Per-Method Failure Modes

MR-Egger NOME violation

Trigger: I^2_GX = (Q_GX - df) / Q_GX is below 0.9, indicating measurement-error attenuation of the Egger slope (NOME = "no measurement error" in the exposure GWAS effect sizes).

Mechanism: MR-Egger regresses outcome effects on exposure effects with a free intercept. Imprecise exposure effects (high beta.exposure SE relative to beta.exposure variability across instruments) introduce regression dilution that pulls the Egger slope toward the null and inflates the intercept.

Symptom: Egger slope much closer to zero than IVW, weighted median, and weighted mode estimates; large Egger SE.

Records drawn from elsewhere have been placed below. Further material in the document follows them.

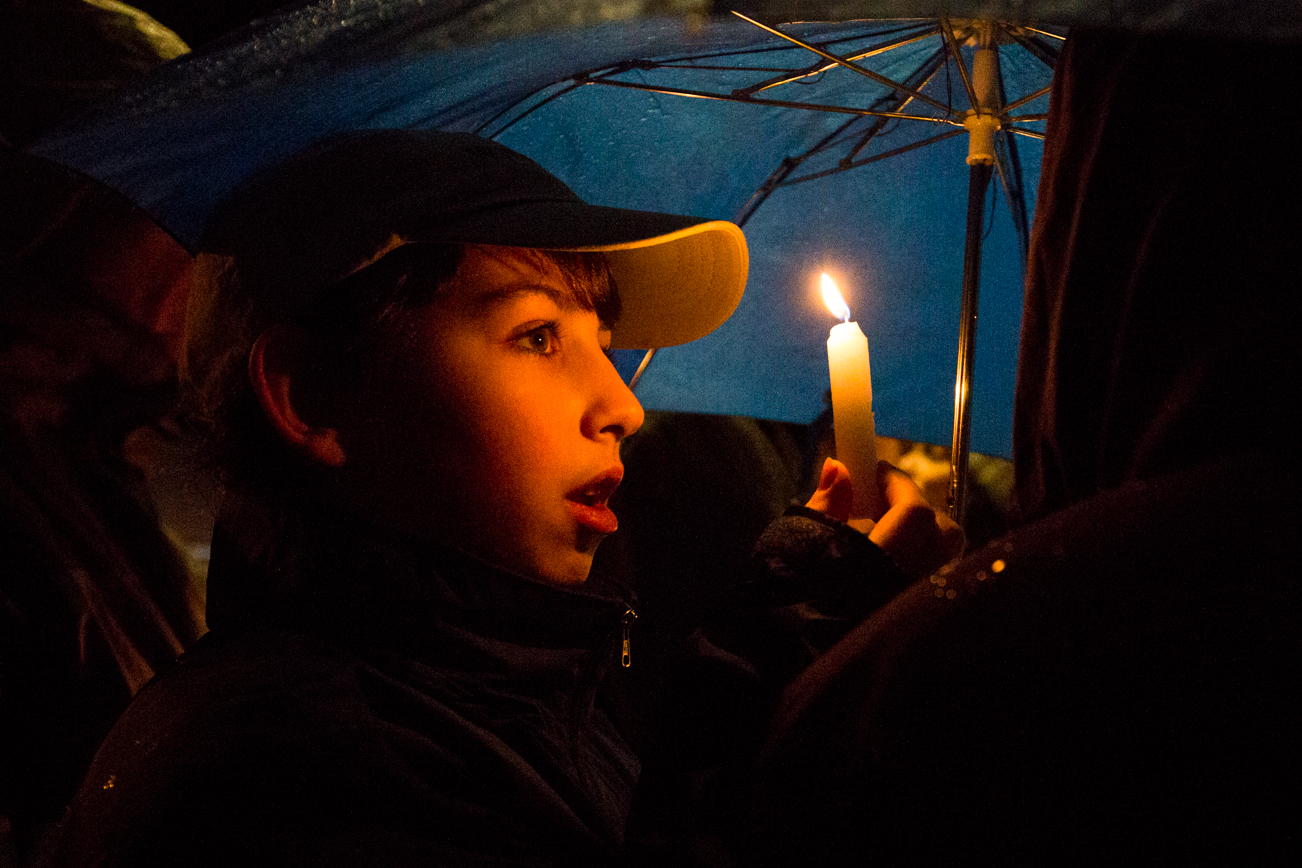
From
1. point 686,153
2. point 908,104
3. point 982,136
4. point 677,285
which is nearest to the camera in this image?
point 677,285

Fix: Apply SIMEX correction (Bowden 2016 IJE 45:1961; Cook & Stefanski 1994 JASA 89:1314 SIMEX framework) using the simex package on the Egger regression, treating beta.exposure SE as measurement error. See examples/simex_egger_correction.R. Alternative: use MR-RAPS, which models the exposure-effect error explicitly via profile likelihood and does not suffer the NOME failure.

MR-PRESSO majority-outlier breakdown

Trigger: More than 50% of instruments are pleiotropic (UHP), e.g. when instrument set was loosely selected (genome-wide significant but unfiltered).

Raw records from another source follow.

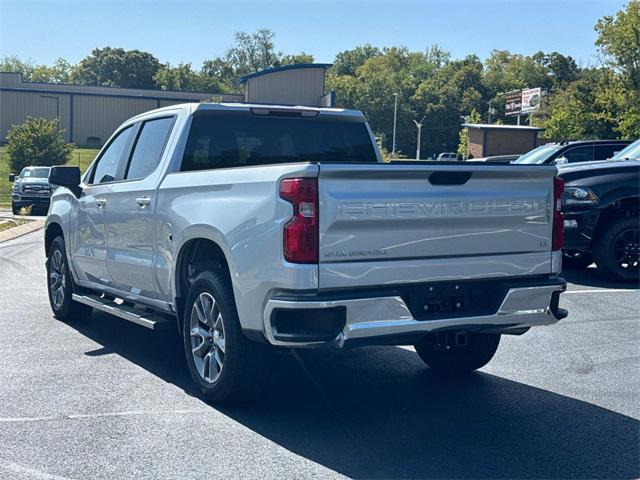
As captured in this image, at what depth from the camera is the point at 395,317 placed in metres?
4.86

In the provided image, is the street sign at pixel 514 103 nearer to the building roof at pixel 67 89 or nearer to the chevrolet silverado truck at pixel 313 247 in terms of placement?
the building roof at pixel 67 89

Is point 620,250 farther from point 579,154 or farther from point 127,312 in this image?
point 127,312

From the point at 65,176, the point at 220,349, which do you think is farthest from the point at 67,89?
the point at 220,349

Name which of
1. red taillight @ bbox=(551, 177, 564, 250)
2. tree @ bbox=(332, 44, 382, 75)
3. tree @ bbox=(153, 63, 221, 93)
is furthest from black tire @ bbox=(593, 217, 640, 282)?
tree @ bbox=(332, 44, 382, 75)

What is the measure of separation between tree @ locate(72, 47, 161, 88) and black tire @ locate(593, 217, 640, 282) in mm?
120523

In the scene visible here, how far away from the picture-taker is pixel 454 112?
356ft

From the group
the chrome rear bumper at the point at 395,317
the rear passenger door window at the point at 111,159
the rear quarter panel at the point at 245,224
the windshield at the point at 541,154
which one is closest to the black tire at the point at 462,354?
the chrome rear bumper at the point at 395,317

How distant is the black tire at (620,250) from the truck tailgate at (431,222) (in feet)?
19.0

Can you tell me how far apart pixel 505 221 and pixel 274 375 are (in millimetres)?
2301

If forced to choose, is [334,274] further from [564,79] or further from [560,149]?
[564,79]

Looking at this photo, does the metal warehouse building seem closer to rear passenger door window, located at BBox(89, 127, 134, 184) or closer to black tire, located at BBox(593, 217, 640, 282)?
black tire, located at BBox(593, 217, 640, 282)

Mechanism: MR-PRESSO's global RSS-out statistic and outlier detection both assume a majority-valid set; outliers are defined relative to that majority. With a pleiotropic majority, PRESSO removes the valid minority.

Symptom: PRESSO-corrected estimate is similar in magnitude (and sign) to the uncorrected estimate even after dropping nominally "outlier" SNPs; distortion-test p-value paradoxically non-significant; few or no outliers detected despite obvious global-test significance.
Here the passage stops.